Task 4 - Auto Scaling Deployment

Objective: Automate Deployment Scaling with HPA

Learn to configure the Horizontal Pod Autoscaler (HPA) for a deployment and simulate traffic to test scaling.

Using kubectl autoscale

When Kubernetes has Resouce Metrics API installed, We can using the kubectl autoscale command kubectl autoscale deployment to automatically scale a deployment based on CPU utilization (or any other metric) requires that the Kubernetes Metrics Server (or an equivalent metrics API) is installed and operational in your cluster. The Metrics Server collects resource metrics from Kubelets and exposes them in the Kubernetes API server through the Metrics API for use by Horizontal Pod Autoscaler (HPA) and other components.

using the kubectl autoscale command to automatically scale a deployment based on CPU utilization (or any other metric) requires that the Kubernetes Metrics Server (or an equivalent metrics API) is installed and operational in your cluster.
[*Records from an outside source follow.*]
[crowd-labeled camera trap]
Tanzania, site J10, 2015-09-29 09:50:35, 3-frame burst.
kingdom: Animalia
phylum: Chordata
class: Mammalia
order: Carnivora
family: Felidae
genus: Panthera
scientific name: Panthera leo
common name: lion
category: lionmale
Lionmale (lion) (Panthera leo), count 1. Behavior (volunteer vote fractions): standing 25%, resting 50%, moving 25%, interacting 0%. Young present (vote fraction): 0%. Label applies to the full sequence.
The Metrics Server collects resource metrics from Kubelets and exposes them in the Kubernetes API server through the Metrics API for use by Horizontal Pod Autoscaler (HPA) and other components.

Enable resource-API

The Resource Metrics API in Kubernetes is crucial for providing core metrics about Pods and nodes within a cluster, such as CPU and memory usage to enable feature like Horizontal Pod Autoscaler (HPA), Vertical Pod Autoscaler (VPA) and enable efficent resource scheduling.

  1. copy/paste below command to enable resource-api
curl  --insecure --retry 3 --retry-connrefused -fL "https://github.com/kubernetes-sigs/metrics-server/releases/latest/download/components.yaml" -o components.yaml
sed -i '/- --metric-resolution/a \ \ \ \ \ \ \ \ - --kubelet-insecure-tls' components.yaml

kubectl apply -f components.yaml
kubectl rollout status deployment metrics-server -n kube-system

use kubectl top node and kubectl top pod to check the Pod and node resource usage

Create a deployment with resource constrain

  • In this deployment , we add some resource restriction like memory and cpu for a POD.

  • when POD reach the CPU or memory limit, if HPA configured, new POD will be created according HPA policy.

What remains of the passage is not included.